- Objetivo de la tarea: Prosigue el texto sobre el poder de la mafia y los cárteles en México a partir de su última oración.

- Texto proporcionado:

__________

Dicen que no se podría entender y que no debe aceptarse como imposible el nivel de impunidad y corrupción de la mafia sin la complicidad de los gobiernos de todos los niveles (García Luna, gobernadores, José Luis Abarca y un largo etcétera). Nadie con un elemental y mínimo sentido común creería que las instituciones y los servidores públicos ignoraban el poder y nivel de penetración de la delincuencia en la vida nacional… si lo sabían y no hicieron nada, qué mal, y no lo sabían, peor.
La base social de la mafia, en algunos lugares de nuestra república, supera en mucho la confianza del pueblo hacia sus autoridades. Mientras el sistema se negaba a proporcionar los servicios a las colonias y comunidades y en el día del niño o día de la madre regalaba baratijas, los jefes entregaban costosos productos a la población y todo, ante la mirada de los que se supone, deberían estar para servir al pueblo. Paradójico: el pueblo que debió ser el patrón del poder civil, terminó siendo víctima lo mismo de los capos que de los gobernantes.
El poder de los cárteles en enorme y tiene influencia en absolutamente todo el sistema económico, financiero y productivo del país. Todos los sectores están tocados por este mal y de ahí es que su combate o erradicación sea un sueño o un imposible. La capacidad financiera de los cárteles lo puede todo: lo mismo comprar jueces y otros funcionarios del poder judicial, que adquirir enormes mansiones, tecnología, armamento y hasta controlar la economía de extensas regiones de México y del extranjero.

__________

- Información extraída:

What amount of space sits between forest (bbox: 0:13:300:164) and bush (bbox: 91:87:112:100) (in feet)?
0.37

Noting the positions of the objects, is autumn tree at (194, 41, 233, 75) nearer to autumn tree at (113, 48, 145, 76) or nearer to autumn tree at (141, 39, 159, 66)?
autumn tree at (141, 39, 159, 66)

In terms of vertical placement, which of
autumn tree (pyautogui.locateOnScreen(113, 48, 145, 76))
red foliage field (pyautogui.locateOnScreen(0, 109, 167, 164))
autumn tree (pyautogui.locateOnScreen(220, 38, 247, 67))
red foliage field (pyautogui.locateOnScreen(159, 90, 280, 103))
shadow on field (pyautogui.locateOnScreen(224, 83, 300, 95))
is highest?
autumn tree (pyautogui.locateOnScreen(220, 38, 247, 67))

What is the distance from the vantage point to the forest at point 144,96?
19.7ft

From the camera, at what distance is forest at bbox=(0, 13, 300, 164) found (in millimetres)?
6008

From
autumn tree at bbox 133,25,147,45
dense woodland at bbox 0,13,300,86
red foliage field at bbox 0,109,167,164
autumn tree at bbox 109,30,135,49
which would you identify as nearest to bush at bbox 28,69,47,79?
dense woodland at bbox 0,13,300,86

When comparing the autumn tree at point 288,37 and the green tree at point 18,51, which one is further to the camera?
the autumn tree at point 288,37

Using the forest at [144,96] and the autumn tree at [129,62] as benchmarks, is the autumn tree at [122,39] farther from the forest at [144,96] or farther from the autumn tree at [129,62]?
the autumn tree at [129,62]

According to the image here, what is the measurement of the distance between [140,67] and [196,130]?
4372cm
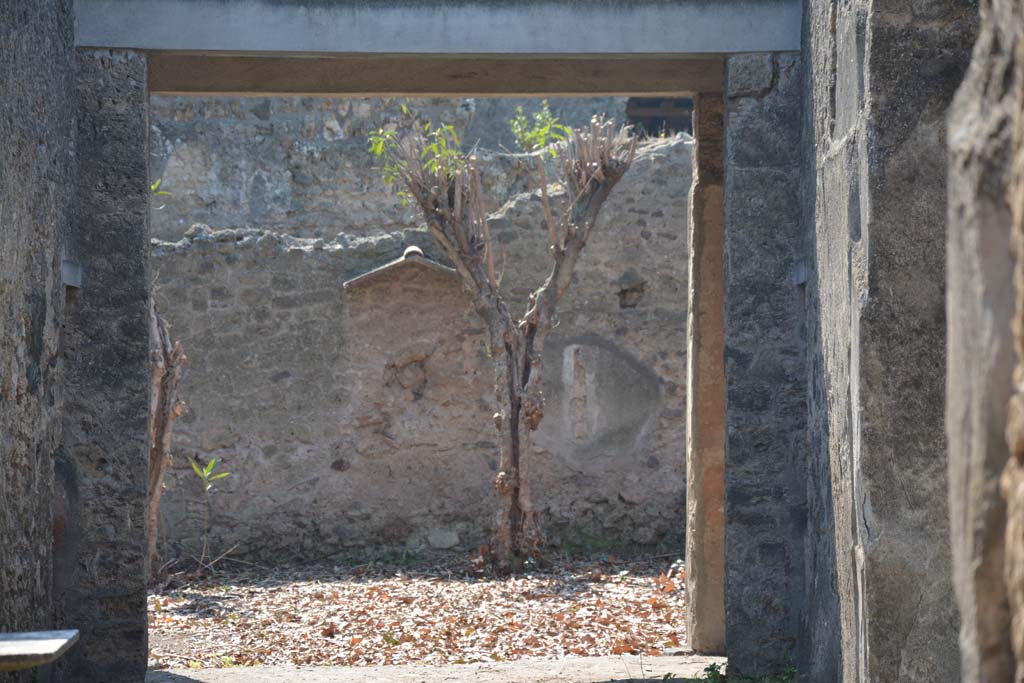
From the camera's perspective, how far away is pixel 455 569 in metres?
9.52

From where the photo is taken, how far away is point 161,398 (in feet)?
28.1

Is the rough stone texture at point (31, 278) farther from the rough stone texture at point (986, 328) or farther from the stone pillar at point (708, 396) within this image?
the rough stone texture at point (986, 328)

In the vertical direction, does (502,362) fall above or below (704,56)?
below

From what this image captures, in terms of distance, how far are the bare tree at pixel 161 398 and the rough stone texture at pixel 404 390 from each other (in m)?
1.08

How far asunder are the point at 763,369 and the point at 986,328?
382 centimetres

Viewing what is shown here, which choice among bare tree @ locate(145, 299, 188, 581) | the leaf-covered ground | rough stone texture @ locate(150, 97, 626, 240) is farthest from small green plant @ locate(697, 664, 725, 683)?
rough stone texture @ locate(150, 97, 626, 240)

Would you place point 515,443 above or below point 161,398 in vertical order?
below

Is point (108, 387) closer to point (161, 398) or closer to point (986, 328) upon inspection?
point (161, 398)

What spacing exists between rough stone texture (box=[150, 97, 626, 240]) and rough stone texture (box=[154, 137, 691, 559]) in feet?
17.7

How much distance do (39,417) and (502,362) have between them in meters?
4.80

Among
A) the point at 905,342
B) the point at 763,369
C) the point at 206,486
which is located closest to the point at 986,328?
the point at 905,342

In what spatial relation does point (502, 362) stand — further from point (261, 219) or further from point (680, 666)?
point (261, 219)

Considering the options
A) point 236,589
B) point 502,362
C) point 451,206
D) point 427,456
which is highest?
point 451,206

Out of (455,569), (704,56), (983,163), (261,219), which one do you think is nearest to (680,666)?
(704,56)
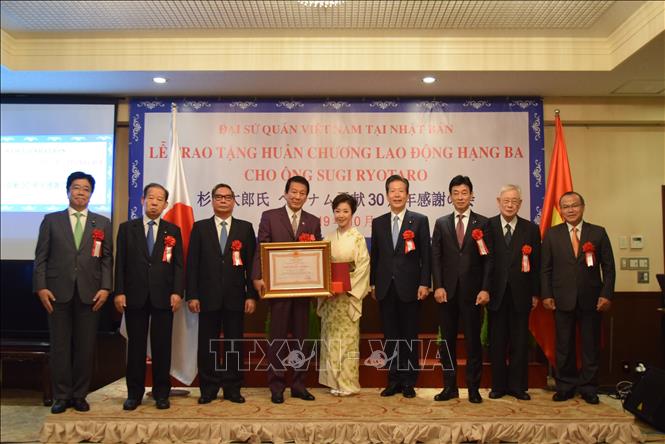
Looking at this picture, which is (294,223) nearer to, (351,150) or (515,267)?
(515,267)

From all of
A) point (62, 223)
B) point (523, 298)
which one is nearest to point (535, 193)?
point (523, 298)

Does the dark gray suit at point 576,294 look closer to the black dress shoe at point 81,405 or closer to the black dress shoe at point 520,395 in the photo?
the black dress shoe at point 520,395

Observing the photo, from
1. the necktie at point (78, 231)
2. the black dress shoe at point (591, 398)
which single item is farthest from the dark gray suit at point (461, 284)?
the necktie at point (78, 231)

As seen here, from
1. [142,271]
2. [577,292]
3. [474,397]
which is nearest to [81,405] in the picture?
[142,271]

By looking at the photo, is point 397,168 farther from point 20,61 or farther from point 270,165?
point 20,61

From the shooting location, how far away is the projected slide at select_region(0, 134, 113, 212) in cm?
557

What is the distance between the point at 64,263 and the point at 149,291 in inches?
22.9

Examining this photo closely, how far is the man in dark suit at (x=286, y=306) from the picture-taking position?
3975 mm

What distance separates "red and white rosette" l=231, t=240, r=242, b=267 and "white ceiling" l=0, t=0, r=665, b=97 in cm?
187

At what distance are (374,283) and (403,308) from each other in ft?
0.91

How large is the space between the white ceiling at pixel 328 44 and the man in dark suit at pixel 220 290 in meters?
1.65

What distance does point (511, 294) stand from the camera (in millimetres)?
4066

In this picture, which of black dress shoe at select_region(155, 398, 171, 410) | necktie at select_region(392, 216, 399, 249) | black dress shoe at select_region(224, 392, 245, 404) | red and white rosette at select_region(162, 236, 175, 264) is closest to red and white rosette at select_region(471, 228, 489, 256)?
necktie at select_region(392, 216, 399, 249)

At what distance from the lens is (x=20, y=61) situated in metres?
5.12
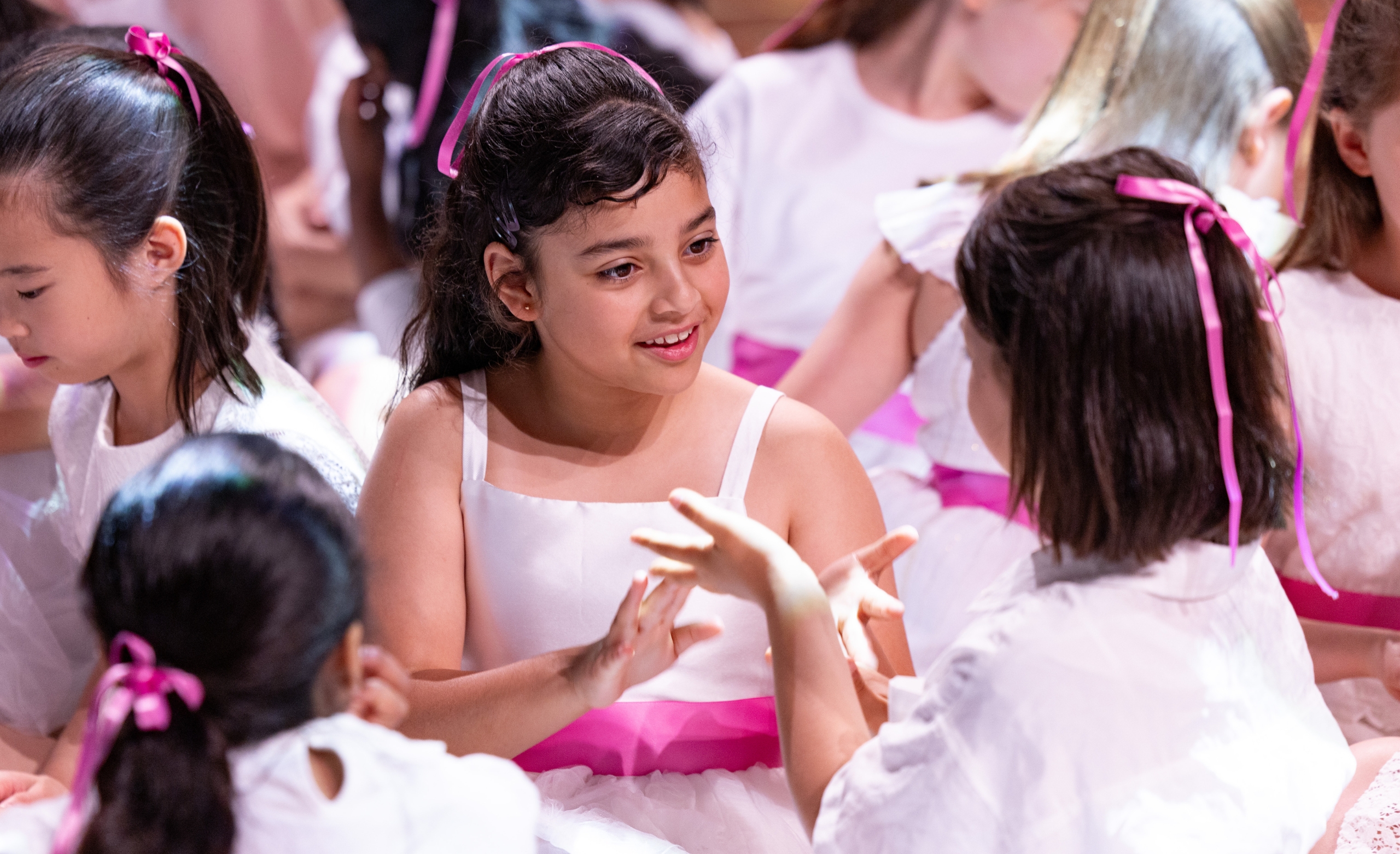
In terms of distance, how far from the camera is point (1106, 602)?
988 mm

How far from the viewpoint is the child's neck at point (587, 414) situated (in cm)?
136

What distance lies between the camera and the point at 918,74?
235cm

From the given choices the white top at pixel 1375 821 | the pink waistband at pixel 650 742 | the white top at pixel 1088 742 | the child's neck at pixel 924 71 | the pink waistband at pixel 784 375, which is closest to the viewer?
the white top at pixel 1088 742

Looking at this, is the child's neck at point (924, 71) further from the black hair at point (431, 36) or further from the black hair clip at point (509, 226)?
the black hair clip at point (509, 226)

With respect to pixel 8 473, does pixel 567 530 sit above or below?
above

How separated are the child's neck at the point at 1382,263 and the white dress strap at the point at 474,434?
98 centimetres

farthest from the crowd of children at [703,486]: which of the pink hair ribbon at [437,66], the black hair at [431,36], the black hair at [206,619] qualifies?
the pink hair ribbon at [437,66]

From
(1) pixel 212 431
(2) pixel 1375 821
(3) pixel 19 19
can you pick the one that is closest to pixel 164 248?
(1) pixel 212 431

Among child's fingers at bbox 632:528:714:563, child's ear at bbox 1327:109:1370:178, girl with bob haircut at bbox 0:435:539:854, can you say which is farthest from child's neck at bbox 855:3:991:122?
girl with bob haircut at bbox 0:435:539:854

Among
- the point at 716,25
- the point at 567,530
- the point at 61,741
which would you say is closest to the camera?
the point at 567,530

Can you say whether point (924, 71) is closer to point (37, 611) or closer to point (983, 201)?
point (983, 201)

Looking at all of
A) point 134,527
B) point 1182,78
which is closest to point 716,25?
point 1182,78

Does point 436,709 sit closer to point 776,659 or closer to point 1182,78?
point 776,659

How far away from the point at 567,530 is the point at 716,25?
6.99 feet
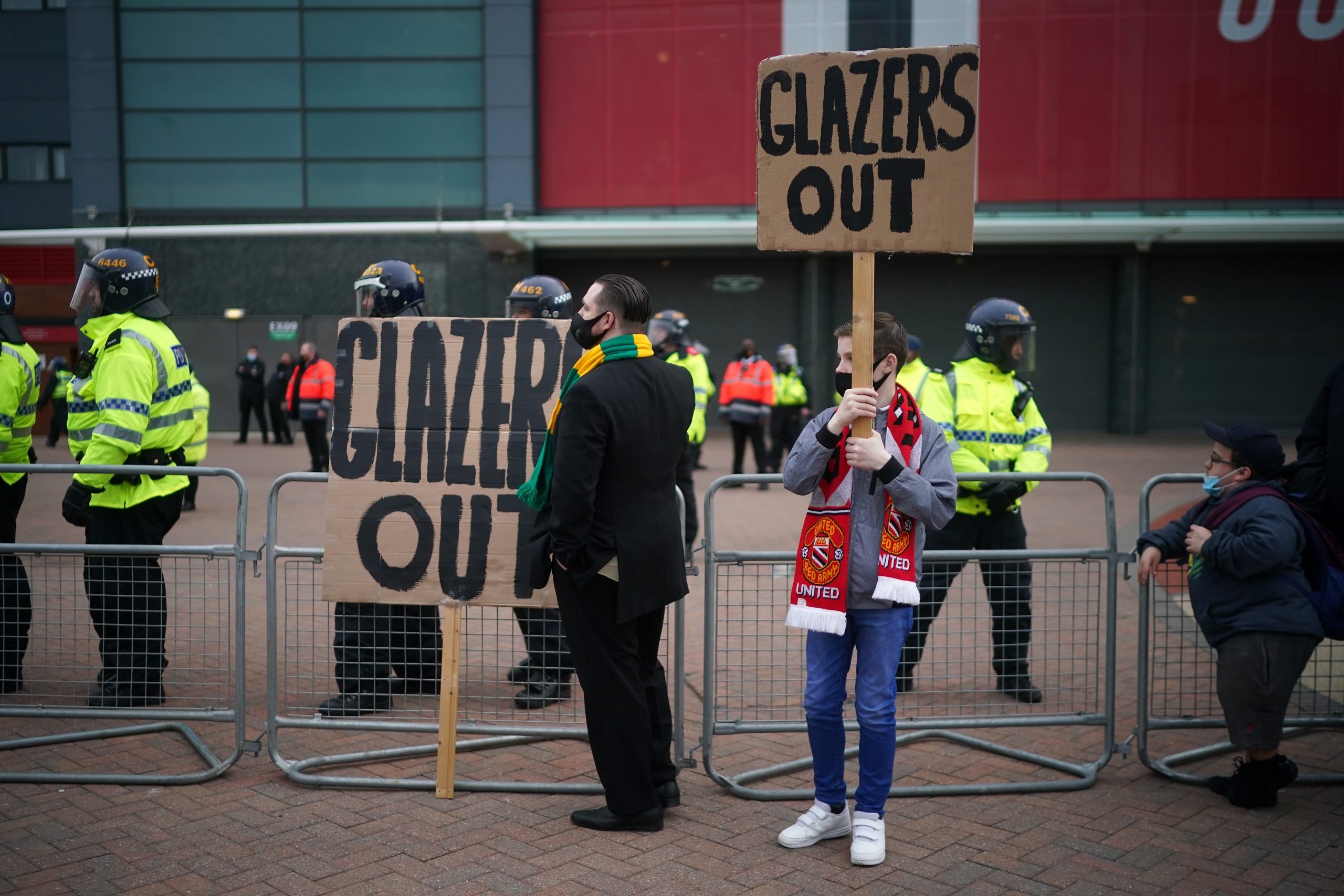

__________

- Respuesta esperada:
Estudios internacionales poco difundidos señalan que su presencia es omnipresente e intimida, destruye, asesina, provoca dolor y muerte. Ya nadie está a salvo de sus intereses, de su expansión, de su poder, de su saña y sed de sangre y muerte. Dicen que la sociedad está prácticamente a su merced y que cubren hasta el último rincón del país. Pareciera un mal deseo, un análisis equivocado, un dato alarmista o declaraciones producto de la mala fe… pero…
Ahora que, para ser justos o para encontrarle otra explicación o justificación a la realidad nacional en materia de inseguridad, debemos aceptar que los mexicanos hemos caído en una alarmante apatía que raya en la complicidad. No hay una sociedad organizada que exija resultados de paz al gobierno y no la hay para crear estrategias de defensa individual o colectiva.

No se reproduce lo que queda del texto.